As I have said earlier, I went to Rome to learn from an inspirational street photographer, Valerie Jardin (again read best French accent). She has a way of viewing the world around her that I just love – simple, yet powerful. She captures a moment on the street through mastery of composition and light. Valerie also has a weekly podcast on This week in Photo and is a Fuji X Photography so I knew I was going to be in good company. If you are interested you can find her on Valeriejardinphotography.com. While street photography is not for everyone, I like it as I have always liked capturing people doing what they are doing unaware. Combine that with travel and I am a happy camper.
The inspirational Valerie Jardin glaming it up for the camera
Before the workshop I was a little apprehensive about joining a group trip since I do like my own company perhaps a little too much. However we had all sort of introduced ourselves through Facebook before the event so the ice had been broken. I have to say that I couldn’t have been with a nicer group of people who had come together from around the world – another Aussie, Canada, America and Belgium, and Valerie of course who is French but lives in the States. The majority of participants have been on workshops with Valerie previously (one was on his fourth) which speaks volumes.
Every day we would meet outside a hotel, get a briefing talk for they day and then wander to our ‘hunting ground’ for the day. Every day was a different location – the Jewish Ghetto, Trastevere, along the Tiber River, Piazza Navona, and the markets of Campo Di Fiori. Some of the things we were told to look for were the fashions of Rome, interesting people, shadows, telling a story, leading lines and I could go on. You would think it is easy to go out and achieve the tasks. But in truth it’s really very difficult (much harder than landscape) – you spot your subject, hunt them down so they are in the right place, wait for the right step (ideally in the process of striding out with both feet at maximal separation and front foot or back foot just off the ground). You stand there waiting for the moment having found the best subject of the day and then a group come past and obscure the subject, or your shutter speed is too slow, or the camera doesn’t focus in time or they look away from you, a Vespa comes around the corner sending you scurrying – so many factors come into play. Under the breath expletives are muttered as your shot of the day has just been ruined and you start planning the next one.
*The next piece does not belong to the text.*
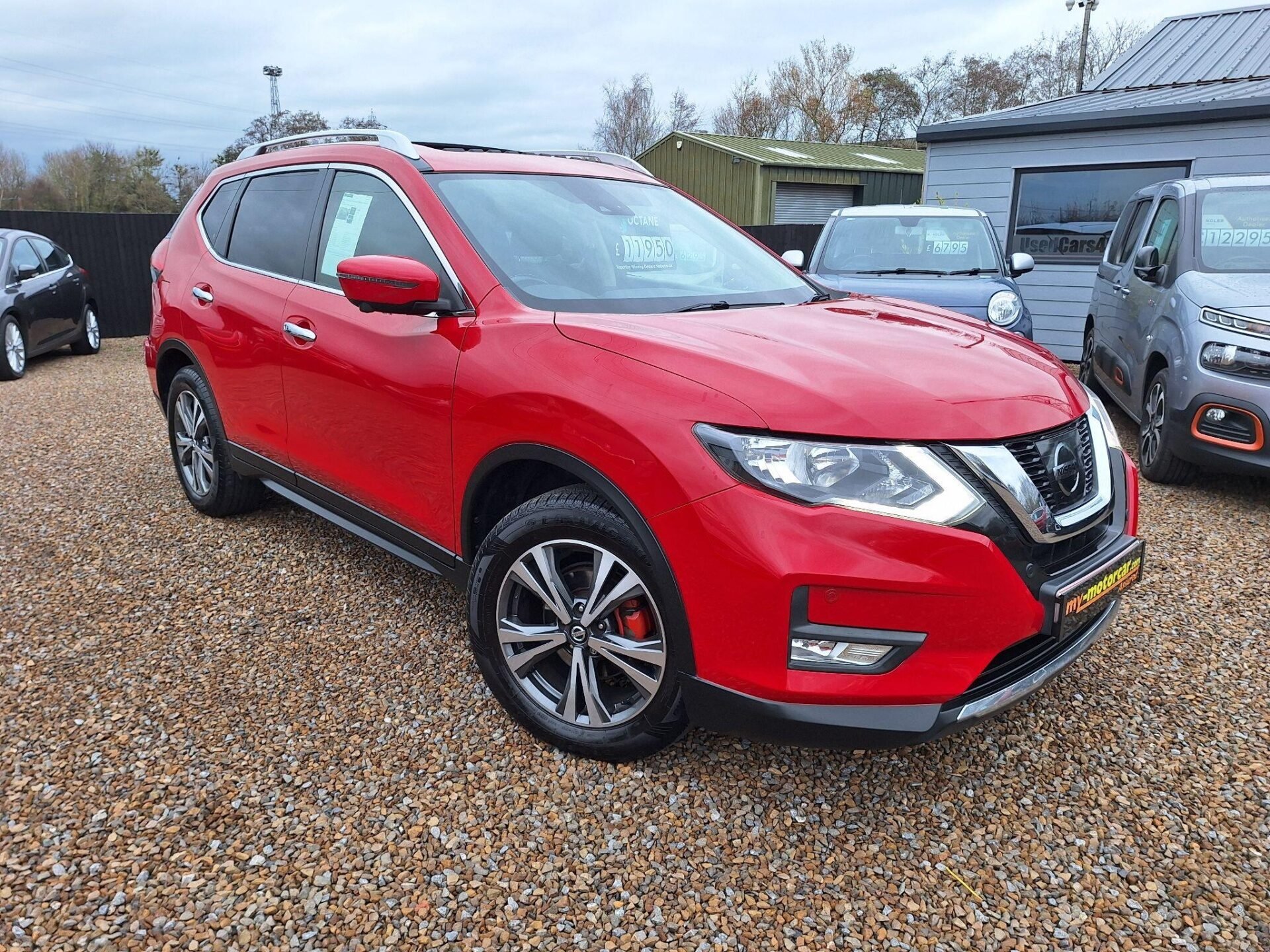 2018 NISSAN X-TRAIL for sale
Part of being an effective street photographer is being discrete. If you are really good your subject will not even be aware you have taken their photo. We all managed to achieve that didn’t we? How would anyone ever know what we were up to!
Eating a Gelati is another effective strategy to disguise what you are doing (taken by Judy). And no, it’s not resting on my nose, it’s just a perspective thing.
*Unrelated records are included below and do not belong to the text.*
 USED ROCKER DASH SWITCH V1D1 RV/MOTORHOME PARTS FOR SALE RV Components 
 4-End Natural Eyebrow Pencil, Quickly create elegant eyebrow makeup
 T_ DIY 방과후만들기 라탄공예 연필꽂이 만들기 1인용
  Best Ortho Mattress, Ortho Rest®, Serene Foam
One of the tips we were given was to identify your prey, hunt them down and then shoot. Nuns were a favourite prey and one participant was very effective in executing that strategy (photo taken by Scott).
Stalking the streets was really enjoyable. There are so many images to be had on the streets on Rome. Mike Langford, a Master Landscape Photographer in NZ, once told me “there are photos every where around you.” Rome is no different. Over the week I took many many photos including many that just didn’t work for various reasons. But there were those that did and we had to present our favourite photos on our last night. Man it’s tough deciding on this. These ones were some of mine chosen as they demonstrated some of the things we were given to achieve (other photos from this week are in other posts). The final night presentation was just great as you recognise so much but the way the moment is captured is really unique – everyone has their own way of seeing and style. I love that aspect of it.
Roman style (?)
On the Friday night we had to say goodbye. It was a sad farewell as everyone agreed we all enjoyed each other, creating our view along with sharing our joys and frustrations together. Valerie’s vision is an inspiration. She excudes passion for her craft and is equally passionate about helping others learn to create images that effectively show their own vision. Her easy going nature and sense of humour can be infectious. All in all, the week was lots of fun with my new found friends and I would do it all again. If any one is interested in one of her workshops you should book immediately!